Only these lines are needed: the first line of the entries below through the line with "scientific name: Tragelaphus", each returned exactly.

+---+

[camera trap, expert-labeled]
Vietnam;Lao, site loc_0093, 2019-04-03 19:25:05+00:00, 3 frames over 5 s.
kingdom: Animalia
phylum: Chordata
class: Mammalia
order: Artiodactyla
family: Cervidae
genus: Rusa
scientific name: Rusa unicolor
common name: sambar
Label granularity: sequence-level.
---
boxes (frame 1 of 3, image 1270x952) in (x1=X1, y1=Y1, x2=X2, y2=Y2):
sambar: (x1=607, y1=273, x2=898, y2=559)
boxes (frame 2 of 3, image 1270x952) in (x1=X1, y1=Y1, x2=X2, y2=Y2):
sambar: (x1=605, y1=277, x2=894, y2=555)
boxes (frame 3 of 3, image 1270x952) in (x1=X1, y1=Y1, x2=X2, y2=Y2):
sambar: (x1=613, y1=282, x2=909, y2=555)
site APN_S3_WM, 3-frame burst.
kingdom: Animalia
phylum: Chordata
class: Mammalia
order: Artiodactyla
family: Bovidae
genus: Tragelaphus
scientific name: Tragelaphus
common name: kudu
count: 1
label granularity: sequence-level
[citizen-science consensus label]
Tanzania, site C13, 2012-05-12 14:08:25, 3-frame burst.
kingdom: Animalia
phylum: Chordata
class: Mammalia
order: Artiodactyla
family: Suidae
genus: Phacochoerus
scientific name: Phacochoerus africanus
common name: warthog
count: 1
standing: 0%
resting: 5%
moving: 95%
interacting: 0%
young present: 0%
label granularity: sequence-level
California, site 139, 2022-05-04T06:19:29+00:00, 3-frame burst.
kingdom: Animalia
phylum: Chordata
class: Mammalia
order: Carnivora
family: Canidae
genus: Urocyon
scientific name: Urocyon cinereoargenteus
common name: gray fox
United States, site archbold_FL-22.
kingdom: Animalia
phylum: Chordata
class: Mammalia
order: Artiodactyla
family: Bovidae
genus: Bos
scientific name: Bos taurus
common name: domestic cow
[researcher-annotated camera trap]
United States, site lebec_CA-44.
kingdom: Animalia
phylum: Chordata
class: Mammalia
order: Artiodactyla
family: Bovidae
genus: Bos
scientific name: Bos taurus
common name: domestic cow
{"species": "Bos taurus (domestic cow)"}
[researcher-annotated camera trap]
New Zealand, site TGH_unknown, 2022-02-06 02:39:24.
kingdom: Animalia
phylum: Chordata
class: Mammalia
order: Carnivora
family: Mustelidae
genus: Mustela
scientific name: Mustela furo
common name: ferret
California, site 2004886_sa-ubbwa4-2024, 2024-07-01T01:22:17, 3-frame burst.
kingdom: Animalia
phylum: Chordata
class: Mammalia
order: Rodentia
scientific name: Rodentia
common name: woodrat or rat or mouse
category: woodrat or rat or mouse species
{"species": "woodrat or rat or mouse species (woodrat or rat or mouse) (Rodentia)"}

+---+

* THE COMPLETED TASK:
[camera trap, expert-labeled]
Vietnam;Lao, site loc_0093, 2019-04-03 19:25:05+00:00, 3 frames over 5 s.
kingdom: Animalia
phylum: Chordata
class: Mammalia
order: Artiodactyla
family: Cervidae
genus: Rusa
scientific name: Rusa unicolor
common name: sambar
Label granularity: sequence-level.
---
boxes (frame 1 of 3, image 1270x952) in (x1=X1, y1=Y1, x2=X2, y2=Y2):
sambar: (x1=607, y1=273, x2=898, y2=559)
boxes (frame 2 of 3, image 1270x952) in (x1=X1, y1=Y1, x2=X2, y2=Y2):
sambar: (x1=605, y1=277, x2=894, y2=555)
boxes (frame 3 of 3, image 1270x952) in (x1=X1, y1=Y1, x2=X2, y2=Y2):
sambar: (x1=613, y1=282, x2=909, y2=555)
site APN_S3_WM, 3-frame burst.
kingdom: Animalia
phylum: Chordata
class: Mammalia
order: Artiodactyla
family: Bovidae
genus: Tragelaphus
scientific name: Tragelaphus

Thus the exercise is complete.